Walau Di-Bully, Bekasi Cocok untuk Investasi
A
A
A
Ramainya bullying soal Bekasi di media sosial menimbulkan sejumlah pertanyaan. Apakah benar Bekasi separah itu? Macet dan minim fasilitas. Lalu bagaimanakah nasib properti di Bekasi?
Ya, Bekasi sejak beberapa waktu lalu memang sedang menjadi topik hangat yang diperbincangkan, terutama di jejaring sosial seperti Twitter dan Facebook . Tidak sedikit masyarakat pengguna media sosial yang mem-bully Bekasi dengan berbagai pernyataan disertai gambar lelucon.

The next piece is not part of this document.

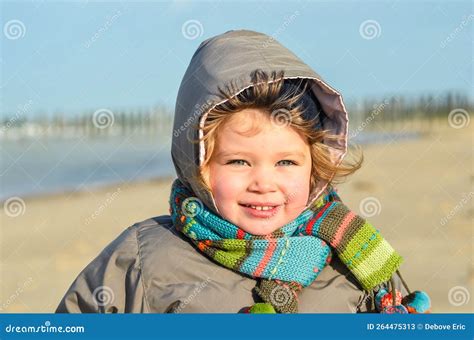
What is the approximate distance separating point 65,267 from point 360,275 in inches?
183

Yayat Supriatna, pengamat tata kota, mengatakan hal itu merupakan salah satu cara warga Bekasi menyampaikan unekunek karena kondisi Bekasi yang sudah tidak lagi nyaman. “Yang banyak dikeluhkan masyarakat adalah padatnya akses dari Jakarta menuju Bekasi sehingga waktu tempuh dari dan menuju Bekasi menjadi lama,” sebutnya.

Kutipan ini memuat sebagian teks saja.